Records from a dataset:

==============================

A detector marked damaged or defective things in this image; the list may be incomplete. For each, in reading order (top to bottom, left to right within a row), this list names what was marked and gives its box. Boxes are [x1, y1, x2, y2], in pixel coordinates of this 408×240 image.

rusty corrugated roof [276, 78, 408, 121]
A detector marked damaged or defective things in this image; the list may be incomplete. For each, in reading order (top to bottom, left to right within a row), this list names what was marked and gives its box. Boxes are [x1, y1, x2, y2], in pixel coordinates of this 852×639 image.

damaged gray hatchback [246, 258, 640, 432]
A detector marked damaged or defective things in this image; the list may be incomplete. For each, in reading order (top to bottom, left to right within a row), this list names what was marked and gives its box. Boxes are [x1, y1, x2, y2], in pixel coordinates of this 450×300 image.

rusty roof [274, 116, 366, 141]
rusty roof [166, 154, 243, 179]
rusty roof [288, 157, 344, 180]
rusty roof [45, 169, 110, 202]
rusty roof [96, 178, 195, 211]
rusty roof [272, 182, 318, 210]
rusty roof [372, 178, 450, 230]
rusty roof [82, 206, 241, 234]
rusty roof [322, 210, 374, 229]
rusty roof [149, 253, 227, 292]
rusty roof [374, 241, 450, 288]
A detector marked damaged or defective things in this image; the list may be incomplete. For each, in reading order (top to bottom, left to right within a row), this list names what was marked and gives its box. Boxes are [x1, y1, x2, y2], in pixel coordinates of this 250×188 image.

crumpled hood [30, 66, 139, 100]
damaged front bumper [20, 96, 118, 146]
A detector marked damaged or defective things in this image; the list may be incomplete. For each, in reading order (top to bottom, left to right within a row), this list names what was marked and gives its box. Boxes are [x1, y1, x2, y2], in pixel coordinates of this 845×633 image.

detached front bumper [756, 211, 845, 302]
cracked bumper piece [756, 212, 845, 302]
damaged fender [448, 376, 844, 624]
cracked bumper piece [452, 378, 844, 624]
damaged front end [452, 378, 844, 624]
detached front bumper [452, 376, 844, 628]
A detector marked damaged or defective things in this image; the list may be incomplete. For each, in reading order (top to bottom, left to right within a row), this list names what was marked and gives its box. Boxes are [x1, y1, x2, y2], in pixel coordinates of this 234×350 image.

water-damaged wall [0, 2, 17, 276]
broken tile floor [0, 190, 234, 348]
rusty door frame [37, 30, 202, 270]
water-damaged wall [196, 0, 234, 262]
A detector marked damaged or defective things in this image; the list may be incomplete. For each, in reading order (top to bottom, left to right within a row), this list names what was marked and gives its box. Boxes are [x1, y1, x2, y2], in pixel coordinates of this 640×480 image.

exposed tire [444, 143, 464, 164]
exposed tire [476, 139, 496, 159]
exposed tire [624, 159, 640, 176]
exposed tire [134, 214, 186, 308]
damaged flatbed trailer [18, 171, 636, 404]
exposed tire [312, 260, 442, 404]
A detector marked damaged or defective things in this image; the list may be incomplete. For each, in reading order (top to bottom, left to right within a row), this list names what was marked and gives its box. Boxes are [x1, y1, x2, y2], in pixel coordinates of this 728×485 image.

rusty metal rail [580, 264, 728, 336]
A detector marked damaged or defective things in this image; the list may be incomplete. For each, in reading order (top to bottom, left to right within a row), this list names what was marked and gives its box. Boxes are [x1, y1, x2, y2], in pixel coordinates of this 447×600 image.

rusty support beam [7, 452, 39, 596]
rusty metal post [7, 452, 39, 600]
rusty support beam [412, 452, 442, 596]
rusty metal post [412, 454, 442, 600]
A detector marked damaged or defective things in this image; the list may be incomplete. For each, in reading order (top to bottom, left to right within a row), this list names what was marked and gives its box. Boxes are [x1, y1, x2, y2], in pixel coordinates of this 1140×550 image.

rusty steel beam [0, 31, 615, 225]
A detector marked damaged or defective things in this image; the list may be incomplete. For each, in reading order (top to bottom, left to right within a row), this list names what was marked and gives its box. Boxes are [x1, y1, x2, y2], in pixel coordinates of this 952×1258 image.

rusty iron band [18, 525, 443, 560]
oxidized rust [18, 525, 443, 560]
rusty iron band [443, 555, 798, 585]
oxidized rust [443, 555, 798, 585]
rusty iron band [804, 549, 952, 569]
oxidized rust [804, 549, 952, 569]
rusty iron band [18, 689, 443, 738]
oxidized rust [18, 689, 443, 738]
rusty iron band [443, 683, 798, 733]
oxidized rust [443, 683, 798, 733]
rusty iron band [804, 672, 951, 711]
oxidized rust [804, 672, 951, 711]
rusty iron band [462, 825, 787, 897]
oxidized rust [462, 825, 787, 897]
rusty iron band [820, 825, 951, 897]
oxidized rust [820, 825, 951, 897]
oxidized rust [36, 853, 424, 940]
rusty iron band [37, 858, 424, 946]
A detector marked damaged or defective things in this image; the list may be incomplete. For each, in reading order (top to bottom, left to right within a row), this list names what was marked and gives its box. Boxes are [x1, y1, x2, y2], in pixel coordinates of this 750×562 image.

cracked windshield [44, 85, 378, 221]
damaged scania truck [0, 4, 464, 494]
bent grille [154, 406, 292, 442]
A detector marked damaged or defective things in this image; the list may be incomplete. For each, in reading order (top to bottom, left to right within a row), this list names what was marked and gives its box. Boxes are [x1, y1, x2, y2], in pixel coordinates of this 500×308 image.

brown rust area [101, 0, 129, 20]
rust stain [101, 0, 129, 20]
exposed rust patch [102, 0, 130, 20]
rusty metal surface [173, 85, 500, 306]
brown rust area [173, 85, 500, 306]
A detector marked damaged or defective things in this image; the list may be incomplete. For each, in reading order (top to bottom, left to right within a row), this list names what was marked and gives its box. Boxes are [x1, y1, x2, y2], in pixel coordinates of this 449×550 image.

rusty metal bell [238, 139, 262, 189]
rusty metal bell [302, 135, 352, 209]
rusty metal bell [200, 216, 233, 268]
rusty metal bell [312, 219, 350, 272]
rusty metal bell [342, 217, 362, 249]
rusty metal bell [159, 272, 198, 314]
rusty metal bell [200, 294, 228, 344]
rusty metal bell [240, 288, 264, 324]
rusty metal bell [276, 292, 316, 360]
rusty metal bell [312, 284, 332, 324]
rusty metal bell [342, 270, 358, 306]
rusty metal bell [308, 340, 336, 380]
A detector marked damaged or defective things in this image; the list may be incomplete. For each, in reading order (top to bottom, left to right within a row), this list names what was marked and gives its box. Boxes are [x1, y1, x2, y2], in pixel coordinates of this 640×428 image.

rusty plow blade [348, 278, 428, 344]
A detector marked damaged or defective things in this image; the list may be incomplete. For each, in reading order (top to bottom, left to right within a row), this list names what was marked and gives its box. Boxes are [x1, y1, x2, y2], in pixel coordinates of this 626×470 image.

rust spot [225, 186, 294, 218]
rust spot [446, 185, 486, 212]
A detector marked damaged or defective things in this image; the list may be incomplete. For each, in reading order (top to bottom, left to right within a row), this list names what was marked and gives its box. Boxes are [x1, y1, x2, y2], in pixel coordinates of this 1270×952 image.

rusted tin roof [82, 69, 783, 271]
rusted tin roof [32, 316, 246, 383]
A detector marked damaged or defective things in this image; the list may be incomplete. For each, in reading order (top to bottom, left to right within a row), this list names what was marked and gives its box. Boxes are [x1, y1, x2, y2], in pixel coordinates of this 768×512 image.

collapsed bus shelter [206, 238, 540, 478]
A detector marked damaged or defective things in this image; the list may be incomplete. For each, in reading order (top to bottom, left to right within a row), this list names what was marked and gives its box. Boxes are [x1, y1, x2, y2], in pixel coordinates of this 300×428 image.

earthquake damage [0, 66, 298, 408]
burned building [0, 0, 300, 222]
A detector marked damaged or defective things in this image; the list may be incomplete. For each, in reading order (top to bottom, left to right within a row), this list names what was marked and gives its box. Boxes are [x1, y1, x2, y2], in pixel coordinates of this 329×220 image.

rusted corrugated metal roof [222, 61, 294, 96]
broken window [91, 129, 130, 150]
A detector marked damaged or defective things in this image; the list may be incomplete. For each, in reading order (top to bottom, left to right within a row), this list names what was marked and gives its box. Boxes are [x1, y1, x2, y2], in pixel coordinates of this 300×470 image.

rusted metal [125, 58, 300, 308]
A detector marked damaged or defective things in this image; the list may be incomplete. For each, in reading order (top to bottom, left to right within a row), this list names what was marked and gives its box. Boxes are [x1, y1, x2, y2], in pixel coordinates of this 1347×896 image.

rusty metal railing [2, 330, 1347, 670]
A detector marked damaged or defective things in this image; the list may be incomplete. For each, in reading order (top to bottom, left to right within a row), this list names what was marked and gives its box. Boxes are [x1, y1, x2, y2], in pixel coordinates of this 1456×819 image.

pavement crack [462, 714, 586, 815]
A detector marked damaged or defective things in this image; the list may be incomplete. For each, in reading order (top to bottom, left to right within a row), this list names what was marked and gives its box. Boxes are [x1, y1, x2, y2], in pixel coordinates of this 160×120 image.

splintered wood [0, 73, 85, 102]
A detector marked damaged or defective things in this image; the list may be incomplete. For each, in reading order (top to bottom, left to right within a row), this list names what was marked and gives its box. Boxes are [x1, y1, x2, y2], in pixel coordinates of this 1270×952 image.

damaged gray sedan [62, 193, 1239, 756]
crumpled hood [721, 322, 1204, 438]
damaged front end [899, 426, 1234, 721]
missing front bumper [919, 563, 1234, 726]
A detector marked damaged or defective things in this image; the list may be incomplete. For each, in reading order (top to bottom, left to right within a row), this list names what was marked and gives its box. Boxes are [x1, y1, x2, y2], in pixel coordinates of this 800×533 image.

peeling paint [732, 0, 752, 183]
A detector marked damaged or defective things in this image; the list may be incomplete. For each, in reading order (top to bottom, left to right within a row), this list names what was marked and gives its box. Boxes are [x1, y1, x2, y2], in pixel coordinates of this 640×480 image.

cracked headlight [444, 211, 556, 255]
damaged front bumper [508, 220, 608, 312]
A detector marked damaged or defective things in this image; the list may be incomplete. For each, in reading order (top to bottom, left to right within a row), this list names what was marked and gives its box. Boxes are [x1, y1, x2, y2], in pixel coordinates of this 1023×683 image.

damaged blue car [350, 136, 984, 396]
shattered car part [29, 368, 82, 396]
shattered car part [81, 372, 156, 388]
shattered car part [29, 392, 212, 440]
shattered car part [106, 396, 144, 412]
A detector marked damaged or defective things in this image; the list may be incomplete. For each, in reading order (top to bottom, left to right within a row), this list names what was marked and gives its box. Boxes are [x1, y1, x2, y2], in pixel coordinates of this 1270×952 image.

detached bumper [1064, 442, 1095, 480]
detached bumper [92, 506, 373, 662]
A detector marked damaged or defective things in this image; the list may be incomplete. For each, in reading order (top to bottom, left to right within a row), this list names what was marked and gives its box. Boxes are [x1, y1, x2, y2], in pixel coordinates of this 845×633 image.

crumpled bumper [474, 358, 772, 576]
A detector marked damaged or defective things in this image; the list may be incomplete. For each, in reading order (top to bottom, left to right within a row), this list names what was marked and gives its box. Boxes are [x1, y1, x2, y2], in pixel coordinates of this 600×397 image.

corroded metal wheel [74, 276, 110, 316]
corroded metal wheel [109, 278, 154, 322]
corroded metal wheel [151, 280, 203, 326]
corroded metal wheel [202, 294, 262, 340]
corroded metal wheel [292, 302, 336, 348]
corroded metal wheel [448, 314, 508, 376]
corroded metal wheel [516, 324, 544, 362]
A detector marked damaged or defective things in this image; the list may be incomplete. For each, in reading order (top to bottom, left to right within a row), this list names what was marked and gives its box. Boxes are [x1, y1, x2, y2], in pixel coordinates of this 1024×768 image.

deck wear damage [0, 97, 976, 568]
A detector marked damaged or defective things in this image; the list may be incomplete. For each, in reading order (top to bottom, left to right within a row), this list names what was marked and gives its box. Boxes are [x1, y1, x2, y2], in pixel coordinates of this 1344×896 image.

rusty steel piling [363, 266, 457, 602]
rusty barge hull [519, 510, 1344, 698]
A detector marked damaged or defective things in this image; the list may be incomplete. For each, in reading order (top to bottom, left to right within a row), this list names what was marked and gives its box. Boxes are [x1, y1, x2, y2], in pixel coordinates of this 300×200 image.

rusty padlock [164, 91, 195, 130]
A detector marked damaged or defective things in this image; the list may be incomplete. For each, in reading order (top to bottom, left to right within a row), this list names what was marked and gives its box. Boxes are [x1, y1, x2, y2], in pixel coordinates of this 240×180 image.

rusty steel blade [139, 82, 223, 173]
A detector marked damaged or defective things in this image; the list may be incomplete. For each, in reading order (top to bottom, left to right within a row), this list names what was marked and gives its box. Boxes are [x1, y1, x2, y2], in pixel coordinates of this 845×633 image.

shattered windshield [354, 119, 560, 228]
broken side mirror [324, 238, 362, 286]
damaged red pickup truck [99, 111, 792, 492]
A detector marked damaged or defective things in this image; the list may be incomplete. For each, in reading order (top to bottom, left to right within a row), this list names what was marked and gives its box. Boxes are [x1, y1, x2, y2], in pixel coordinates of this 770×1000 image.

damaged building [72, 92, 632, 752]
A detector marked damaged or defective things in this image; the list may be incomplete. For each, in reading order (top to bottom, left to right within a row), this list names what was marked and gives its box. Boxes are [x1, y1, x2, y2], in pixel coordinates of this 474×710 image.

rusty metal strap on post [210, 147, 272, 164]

==============================

**Work task**
The range begins at the line containing "this 240×180 image." and ends at the last line of the entries; reproduce it exactly.

**Answer to this exercise**
A detector marked damaged or defective things in this image; the list may be incomplete. For each, in reading order (top to bottom, left to right within a row), this list names what was marked and gives its box. Boxes are [x1, y1, x2, y2], in pixel coordinates of this 240×180 image.

rusty steel blade [139, 82, 223, 173]
A detector marked damaged or defective things in this image; the list may be incomplete. For each, in reading order (top to bottom, left to right within a row), this list names what was marked and gives its box. Boxes are [x1, y1, x2, y2], in pixel coordinates of this 845×633 image.

shattered windshield [354, 119, 560, 228]
broken side mirror [324, 238, 362, 286]
damaged red pickup truck [99, 111, 792, 492]
A detector marked damaged or defective things in this image; the list may be incomplete. For each, in reading order (top to bottom, left to right within a row), this list names what was marked and gives its box. Boxes are [x1, y1, x2, y2], in pixel coordinates of this 770×1000 image.

damaged building [72, 92, 632, 752]
A detector marked damaged or defective things in this image; the list may be incomplete. For each, in reading order (top to bottom, left to right within a row), this list names what was marked and gives its box. Boxes are [x1, y1, x2, y2], in pixel coordinates of this 474×710 image.

rusty metal strap on post [210, 147, 272, 164]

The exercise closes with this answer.